Entries with spatial questions =>

★ ★ ★ ★

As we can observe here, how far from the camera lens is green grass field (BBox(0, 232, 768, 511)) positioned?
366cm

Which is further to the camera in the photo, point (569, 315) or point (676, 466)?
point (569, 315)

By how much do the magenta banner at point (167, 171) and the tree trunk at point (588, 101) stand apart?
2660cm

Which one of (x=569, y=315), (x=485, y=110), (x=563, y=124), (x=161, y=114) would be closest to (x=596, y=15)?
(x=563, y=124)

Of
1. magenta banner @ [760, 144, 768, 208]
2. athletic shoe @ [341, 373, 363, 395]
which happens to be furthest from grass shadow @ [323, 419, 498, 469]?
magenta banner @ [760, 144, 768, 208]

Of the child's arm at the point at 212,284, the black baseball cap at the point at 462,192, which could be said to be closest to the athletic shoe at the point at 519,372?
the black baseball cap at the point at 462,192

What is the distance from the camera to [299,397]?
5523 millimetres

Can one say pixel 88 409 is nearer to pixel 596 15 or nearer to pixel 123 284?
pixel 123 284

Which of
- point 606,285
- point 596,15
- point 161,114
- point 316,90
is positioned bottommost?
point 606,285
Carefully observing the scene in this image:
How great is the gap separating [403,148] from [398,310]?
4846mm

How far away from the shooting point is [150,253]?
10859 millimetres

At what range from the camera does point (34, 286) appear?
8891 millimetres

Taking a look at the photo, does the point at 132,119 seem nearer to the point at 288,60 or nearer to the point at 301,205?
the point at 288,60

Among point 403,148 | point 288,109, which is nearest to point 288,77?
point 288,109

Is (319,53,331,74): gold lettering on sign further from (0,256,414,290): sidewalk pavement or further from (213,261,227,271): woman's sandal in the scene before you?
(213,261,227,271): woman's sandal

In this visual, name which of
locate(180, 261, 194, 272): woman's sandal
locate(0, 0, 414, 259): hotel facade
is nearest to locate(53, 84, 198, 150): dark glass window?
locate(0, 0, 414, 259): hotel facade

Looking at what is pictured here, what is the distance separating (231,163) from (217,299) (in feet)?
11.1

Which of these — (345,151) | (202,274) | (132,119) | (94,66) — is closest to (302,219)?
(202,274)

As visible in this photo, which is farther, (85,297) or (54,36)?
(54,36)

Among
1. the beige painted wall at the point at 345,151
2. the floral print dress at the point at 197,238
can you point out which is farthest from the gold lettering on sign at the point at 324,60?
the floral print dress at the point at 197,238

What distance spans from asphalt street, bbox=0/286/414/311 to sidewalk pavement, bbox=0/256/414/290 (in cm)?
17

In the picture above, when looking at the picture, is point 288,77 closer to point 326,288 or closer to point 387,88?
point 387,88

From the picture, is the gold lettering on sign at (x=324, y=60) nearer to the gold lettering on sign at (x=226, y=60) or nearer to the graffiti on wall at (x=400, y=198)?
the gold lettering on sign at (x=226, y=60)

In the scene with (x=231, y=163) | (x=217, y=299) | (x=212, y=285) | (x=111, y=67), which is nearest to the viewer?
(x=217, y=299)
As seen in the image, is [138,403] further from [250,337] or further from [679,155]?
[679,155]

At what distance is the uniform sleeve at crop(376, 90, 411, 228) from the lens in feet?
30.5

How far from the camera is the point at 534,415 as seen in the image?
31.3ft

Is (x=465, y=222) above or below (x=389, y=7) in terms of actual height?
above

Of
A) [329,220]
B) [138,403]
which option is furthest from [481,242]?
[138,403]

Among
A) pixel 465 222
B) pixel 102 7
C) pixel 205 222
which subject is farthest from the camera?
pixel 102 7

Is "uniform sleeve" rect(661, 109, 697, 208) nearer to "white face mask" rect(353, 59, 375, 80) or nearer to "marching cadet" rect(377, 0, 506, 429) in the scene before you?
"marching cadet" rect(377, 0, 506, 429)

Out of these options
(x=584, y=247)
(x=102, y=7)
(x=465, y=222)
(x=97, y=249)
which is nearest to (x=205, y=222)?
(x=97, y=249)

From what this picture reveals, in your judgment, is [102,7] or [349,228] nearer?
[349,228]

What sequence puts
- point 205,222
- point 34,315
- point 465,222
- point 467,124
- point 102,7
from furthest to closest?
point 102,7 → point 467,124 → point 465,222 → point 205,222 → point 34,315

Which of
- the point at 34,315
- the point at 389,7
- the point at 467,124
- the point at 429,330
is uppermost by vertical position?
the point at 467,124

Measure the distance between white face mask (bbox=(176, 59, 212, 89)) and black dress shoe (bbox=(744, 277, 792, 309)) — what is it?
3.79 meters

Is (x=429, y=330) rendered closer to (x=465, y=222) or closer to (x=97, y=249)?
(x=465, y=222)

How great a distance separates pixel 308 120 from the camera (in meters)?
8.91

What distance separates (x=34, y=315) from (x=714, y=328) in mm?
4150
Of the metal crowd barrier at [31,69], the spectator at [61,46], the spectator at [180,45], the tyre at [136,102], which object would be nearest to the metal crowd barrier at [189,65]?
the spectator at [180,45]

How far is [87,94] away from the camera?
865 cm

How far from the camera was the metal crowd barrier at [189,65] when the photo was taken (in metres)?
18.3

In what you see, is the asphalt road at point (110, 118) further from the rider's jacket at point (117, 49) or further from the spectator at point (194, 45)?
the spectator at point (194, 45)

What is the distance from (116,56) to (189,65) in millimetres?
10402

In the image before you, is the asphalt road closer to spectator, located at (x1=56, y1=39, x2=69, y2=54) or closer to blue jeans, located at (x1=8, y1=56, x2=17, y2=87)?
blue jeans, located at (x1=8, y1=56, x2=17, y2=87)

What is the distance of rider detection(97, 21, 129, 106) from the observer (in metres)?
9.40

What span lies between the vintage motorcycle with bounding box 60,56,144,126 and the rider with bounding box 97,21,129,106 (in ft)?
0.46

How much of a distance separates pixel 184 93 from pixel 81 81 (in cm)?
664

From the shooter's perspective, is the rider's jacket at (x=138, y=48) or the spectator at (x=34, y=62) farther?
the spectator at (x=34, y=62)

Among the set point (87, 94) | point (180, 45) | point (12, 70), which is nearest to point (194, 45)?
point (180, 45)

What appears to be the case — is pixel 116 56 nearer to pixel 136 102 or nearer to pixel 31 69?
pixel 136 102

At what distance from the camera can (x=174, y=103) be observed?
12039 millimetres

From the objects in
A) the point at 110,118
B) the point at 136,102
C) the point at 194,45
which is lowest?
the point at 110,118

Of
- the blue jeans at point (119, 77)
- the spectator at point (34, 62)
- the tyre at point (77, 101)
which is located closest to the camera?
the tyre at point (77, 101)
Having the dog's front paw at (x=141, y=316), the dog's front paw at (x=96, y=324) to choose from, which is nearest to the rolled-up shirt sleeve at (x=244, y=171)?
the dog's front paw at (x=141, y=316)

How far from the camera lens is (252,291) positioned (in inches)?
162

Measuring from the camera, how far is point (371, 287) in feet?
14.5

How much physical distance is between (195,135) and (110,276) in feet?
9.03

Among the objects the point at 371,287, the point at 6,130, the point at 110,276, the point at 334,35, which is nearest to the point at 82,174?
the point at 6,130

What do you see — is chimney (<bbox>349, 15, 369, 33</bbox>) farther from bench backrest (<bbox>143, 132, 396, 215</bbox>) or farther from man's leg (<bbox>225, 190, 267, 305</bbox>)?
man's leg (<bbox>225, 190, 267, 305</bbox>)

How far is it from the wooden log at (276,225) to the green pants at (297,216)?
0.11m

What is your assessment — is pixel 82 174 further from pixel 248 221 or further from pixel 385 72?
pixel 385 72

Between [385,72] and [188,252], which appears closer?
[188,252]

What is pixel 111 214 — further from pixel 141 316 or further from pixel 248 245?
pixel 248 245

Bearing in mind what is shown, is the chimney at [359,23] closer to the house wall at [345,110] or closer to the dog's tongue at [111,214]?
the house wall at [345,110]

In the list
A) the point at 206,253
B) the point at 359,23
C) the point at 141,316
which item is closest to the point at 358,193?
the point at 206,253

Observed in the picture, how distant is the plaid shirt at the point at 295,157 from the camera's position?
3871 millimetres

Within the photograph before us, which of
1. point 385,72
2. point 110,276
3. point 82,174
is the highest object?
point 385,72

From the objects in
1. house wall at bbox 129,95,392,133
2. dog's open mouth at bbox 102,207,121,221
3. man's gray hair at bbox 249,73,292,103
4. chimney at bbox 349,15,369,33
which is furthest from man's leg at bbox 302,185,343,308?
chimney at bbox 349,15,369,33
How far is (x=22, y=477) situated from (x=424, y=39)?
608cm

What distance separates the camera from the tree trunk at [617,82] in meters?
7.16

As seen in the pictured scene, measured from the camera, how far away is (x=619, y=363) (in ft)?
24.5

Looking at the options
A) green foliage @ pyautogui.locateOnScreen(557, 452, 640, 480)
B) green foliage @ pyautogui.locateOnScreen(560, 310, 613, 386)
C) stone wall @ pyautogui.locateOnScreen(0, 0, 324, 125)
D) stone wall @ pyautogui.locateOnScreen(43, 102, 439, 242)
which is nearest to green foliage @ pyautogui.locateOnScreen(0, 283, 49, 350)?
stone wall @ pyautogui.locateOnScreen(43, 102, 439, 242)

★ ★ ★ ★

Copy out the entries word for word, beginning at the line containing "What is pixel" and continuing to the end of the entries.

Task solution =>
What is pixel 111 214 — further from pixel 141 316 or further from pixel 248 245?
pixel 248 245

Bearing in mind what is shown, is the chimney at [359,23] closer to the house wall at [345,110] or closer to the dog's tongue at [111,214]?
the house wall at [345,110]

In the list
A) the point at 206,253
B) the point at 359,23
C) the point at 141,316
which item is closest to the point at 358,193?
the point at 206,253

Observed in the picture, how distant is the plaid shirt at the point at 295,157 from the camera's position?
3871 millimetres

Within the photograph before us, which of
1. point 385,72
2. point 110,276
3. point 82,174
is the highest object?
point 385,72

From the objects in
1. house wall at bbox 129,95,392,133
2. dog's open mouth at bbox 102,207,121,221
3. man's gray hair at bbox 249,73,292,103
4. chimney at bbox 349,15,369,33
which is furthest from man's leg at bbox 302,185,343,308?
chimney at bbox 349,15,369,33
How far is (x=22, y=477) situated from (x=424, y=39)?
608cm

What distance separates the camera from the tree trunk at [617,82] in meters?
7.16

As seen in the pictured scene, measured from the camera, how far away is (x=619, y=363) (in ft)?
24.5

Looking at the options
A) green foliage @ pyautogui.locateOnScreen(557, 452, 640, 480)
B) green foliage @ pyautogui.locateOnScreen(560, 310, 613, 386)
C) stone wall @ pyautogui.locateOnScreen(0, 0, 324, 125)
D) stone wall @ pyautogui.locateOnScreen(43, 102, 439, 242)
which is nearest to green foliage @ pyautogui.locateOnScreen(0, 283, 49, 350)?
stone wall @ pyautogui.locateOnScreen(43, 102, 439, 242)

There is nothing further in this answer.